Pocos presidentes en funciones enfrentan tantos problemas legales como el líder de extrema derecha de Brasil, Jair Bolsonaro. Un comité del Senado recomendado la semana pasada que los fiscales lo acusan de nueve delitos, incluidos crímenes de lesa humanidad, por manejar mal la pandemia.
Más de 600.000 brasileños han muerto de Covid-19 y el presidente ha facilitado culparlo por la magnitud del peaje. Sus intentos de restar importancia a la pandemia como “una pequeña gripe”, su prevaricación sobre las vacunas, su vehemente oposición a los cierres y su obstinada promoción de dudosos remedios han proporcionado una amplia evidencia para los críticos.

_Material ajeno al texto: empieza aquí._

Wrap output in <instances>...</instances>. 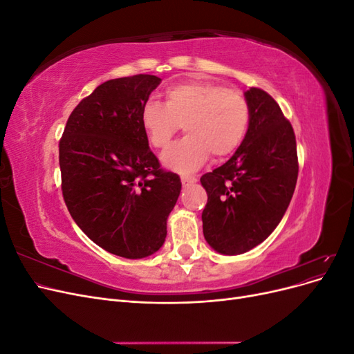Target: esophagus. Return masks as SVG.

Bolsonaro ha descartado la investigación del coronavirus del Congreso como una «broma», pero el daño a su reputación ya está hecho. Seis meses de testimonios sobre el mal manejo de la pandemia por parte del gobierno, muchos de ellos transmitidos en vivo, han reducido sus índices de aprobación a los 20.
Este es solo el comienzo de los problemas del líder brasileño antes de lo que promete ser una lucha cuesta arriba por la reelección el próximo octubre. El aliado cercano de Trump también es objeto de más de 100 solicitudes de juicio político en el Congreso de Brasil. La Corte Suprema está investigando denuncias de que él y sus hijos políticos difundieron deliberadamente noticias falsas. Los activistas ambientales quieren que la Corte Penal Internacional lo investigue por crímenes de lesa humanidad por su presunto papel en la destrucción de la selva amazónica.
Independientemente de sus méritos, es probable que pocos de estos casos prosperen. El hombre responsable de decidir si acusar a Bolsonaro por manejar mal la pandemia es el fiscal general Augusto Aras, designado por el presidente. Otro aliado, el presidente de la cámara baja Arthur Lira, está convenientemente sentado en todas las solicitudes de juicio político. Por su parte, la Corte Suprema se muestra reacia a provocar una crisis constitucional llevando a juicio a un presidente en ejercicio.
Sin embargo, la amenaza más poderosa para las esperanzas de reelección de Bolsonaro bien puede resultar más económica que legal. Los mercados brasileños se desplomaron la semana pasada por temor a que sus planes de entregar nuevos subsidios mensuales de 70 dólares a los votantes más pobres pusieran a prueba las ya precarias finanzas del país.
El ministro de Finanzas, Paulo Guedes, una vez un gurú de la ortodoxia fiscal, ha sido persuadido de liberar 14.000 millones de dólares adicionales el próximo año para ayudar a financiar la ola de gastos preelectorales. Cuatro de su equipo dimitieron por la decisión; Guedes puede llegar a desear haberlos escuchado más de cerca. La indisciplina fiscal del gobierno y el espectro de una inflación de dos dígitos ya han llevado al banco central independiente a subir las tasas de interés en 5,75 puntos porcentuales desde marzo, convirtiéndolo en el más agresivo del mundo.
Como resultado, la recuperación económica inicialmente rápida de Brasil de la pandemia está vacilando; algunos pronosticadores predicen que el crecimiento se volverá negativo el próximo año. El mercado de valores está teniendo su peor racha desde 2014, el real se ha debilitado y la prima de riesgo del país ha aumentado.
Bolsonaro ganó las elecciones en gran parte porque los brasileños creían que demostraría ser un mejor administrador de la economía que la izquierda, cuyos 13 años en el poder terminaron en una grave crisis económica. Algunos votantes estaban dispuestos a pasar por alto su homofobia, su obsesión por las armas y los generales y sus pésimas credenciales ambientales con la esperanza de que traería prosperidad.
En cambio, al ingresar al último año de su mandato, Bolsonaro ha demostrado ser incapaz de administrar la economía o la pandemia y la nación más grande de América Latina está pagando un precio alto. Para Brasil, las elecciones de 2022 no pueden llegar lo suficientemente rápido.